Thanks to Peter Herrmann who identified “Magnum” on the right to be Phillip Bredenhan, an attorney from Bellville.
Brown-throated Martin (Afrikaanse Oewerswael)
Look out for these birds on the 8th where they fly over the river and nest against the wall of the river.
The brown-throated martin or brown-throated sand martin (Riparia paludicola) is a small passerine bird in the swallow family.
It has a wide range in Africa. It is a partially migratory species, with some populations making seasonal movements. It is usually associated closely with water as its specific epithet paludicola suggest.

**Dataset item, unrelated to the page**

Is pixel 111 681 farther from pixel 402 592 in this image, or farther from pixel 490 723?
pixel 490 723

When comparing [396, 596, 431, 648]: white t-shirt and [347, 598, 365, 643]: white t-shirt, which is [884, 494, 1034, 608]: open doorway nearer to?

Behaviour, feeding and breeding
Its brown back, small size and quicker, jerkier flight separate brown-throated martins at once from most other members of the swallow family. It is most similar to the sand martin, Riparia riparia, which is its northern counterpart.
The 12 cm long brown-throated martin is brown above and white or pale brown below. It lacks the narrow brown band on the breast shown by the sand martin; the bill is black and the legs are brown. Sexes are similar, but the young have pale tips to the feathers on the rump and wings.
The brown-throated martin is colonial in its nesting habits, with many pairs breeding close together, according to available space. The nests are at the end of tunnels of 30 to 60 cm in length, bored in sandbanks. The actual nest is a litter of straw and feathers in a chamber at the end of the burrow. Two to four white eggs are the normal clutch, and are incubated by both parents.
If you have a favourite bird or would like to know more about a particular species flying around PGC, please let us know so that we can do some research and showcase it in next week’s Gazette.
I know this might be boring by now but please realise that we are still under Level 2 lockdown rules, which have not changed since inception. I see a lot of members and visitors who seem to forget that there are specific rules that we need to adhere to. Various golf courses have been visited by the police over the last three weeks and we don’t want Paarl Golf Club to be the reason why golf was stopped in the Western Cape. So please stick to the rules and ensure that everybody can play the game we love.